Man’s Battle with Disease
YES, sickness is an enemy, and man has fought a continuing battle against it for centuries. In the past 150 years, doctors have won some notable victories. Improved sanitation, as well as new vaccines and drugs, has, in some lands, helped make such ancient scourges as bubonic plague just a fading memory.
But the battle is far from over. Problems remain, some of them despite the advances of medical science, as the following box shows. Even if science were to find the remedies for all modern diseases, there would still remain the greatest scourge of all—death. Will there be any relief from this situation?
[Box on page 4]
MORE GET SICK THAN NEED TO BECAUSE—
* A large section of the human race suffers from malnutrition. This has led to many cases of rickets, scurvy, blindness, goiter and the like. Moreover, an undernourished person is open to other sicknesses, such as tuberculosis and pneumonia. These diseases could be greatly reduced by the simple expedient of the better feeding of poor people.
* Malnutrition poses a threat even in advanced countries. Why? “Changes have occurred in the diet of Americans that could cause a wave of malnutrition (from both overconsumption and underconsumption) as damaging to health in the United States as the widespread, contagious diseases of the early part of the century. Overconsumption of fats, sugar, salt, and alcohol has been related to 6 of the 10 leading causes of death . . . heart disease, stroke, cancer, diabetes, arteriosclerosis, and cirrhosis of the liver.”—“Health,” 1979.
* The World Health Organization estimates that 80 percent of all sickness in the world is caused by inadequate water or sanitation. Between 10 million and 25 million people a year die because of disease brought on by unclean or inadequate water. About the same number of children die each year from one of these diseases—diarrhea—as victims were killed each year by the first world war.
* The air we breathe is being poisoned by fumes from industry and automobiles. The following headlines tell the story: “Air Pollution Victims in Tokyo on Rise”; “Smog Cloud Thickens over Choking Greeks”; “Toxic Smoke Chokes Mexico City”; “Breathing Indoors May Be Hazardous”; “U.S. Study Warns of Extensive Problems from Carbon Dioxide Pollution.” Meanwhile, creation’s great air purifiers, the trees, are being cut down at a rate of from 25 million to 50 million acres yearly. A crisis of unknown proportions lies ahead.

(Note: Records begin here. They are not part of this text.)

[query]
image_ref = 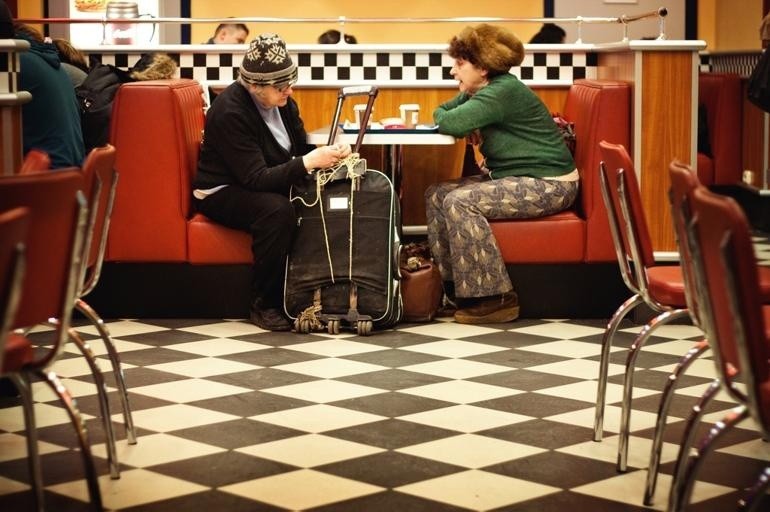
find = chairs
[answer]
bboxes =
[595,141,692,472]
[1,206,47,511]
[23,141,137,483]
[675,182,762,505]
[3,171,112,512]
[646,159,763,505]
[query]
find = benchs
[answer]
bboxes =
[108,78,254,314]
[471,78,629,320]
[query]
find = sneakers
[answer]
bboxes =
[455,292,524,324]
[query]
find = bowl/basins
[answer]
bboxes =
[379,116,403,125]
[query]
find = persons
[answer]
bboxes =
[203,17,248,46]
[192,34,352,331]
[528,23,566,44]
[0,0,86,171]
[11,20,89,93]
[424,25,581,325]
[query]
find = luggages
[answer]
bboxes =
[283,84,404,335]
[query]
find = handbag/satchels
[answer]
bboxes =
[746,46,769,112]
[399,256,443,322]
[74,64,128,151]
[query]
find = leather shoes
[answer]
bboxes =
[247,303,290,331]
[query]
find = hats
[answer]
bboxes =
[241,34,299,86]
[463,22,526,72]
[127,53,178,80]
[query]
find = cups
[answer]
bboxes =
[353,103,375,130]
[398,103,420,130]
[102,2,156,46]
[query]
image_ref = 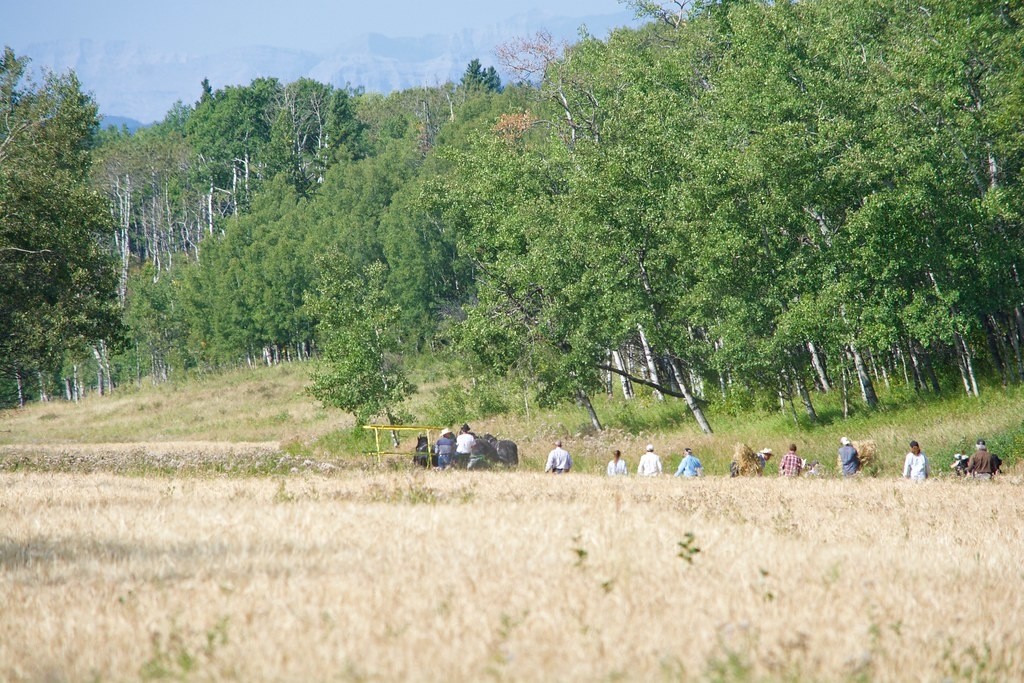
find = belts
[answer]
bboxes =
[977,472,990,474]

* Immorality has led to an epidemic of venereal disease. The smoking of tobacco has caused an epidemic of lung cancer, emphysema, bronchitis and coronary heart disease. Recent studies indicate that not only smokers but also their marriage partners and children suffer.
* These are some of the practices and social problems that are preventing even existing medical knowledge from being applied successfully for the alleviation of the sicknesses of mankind.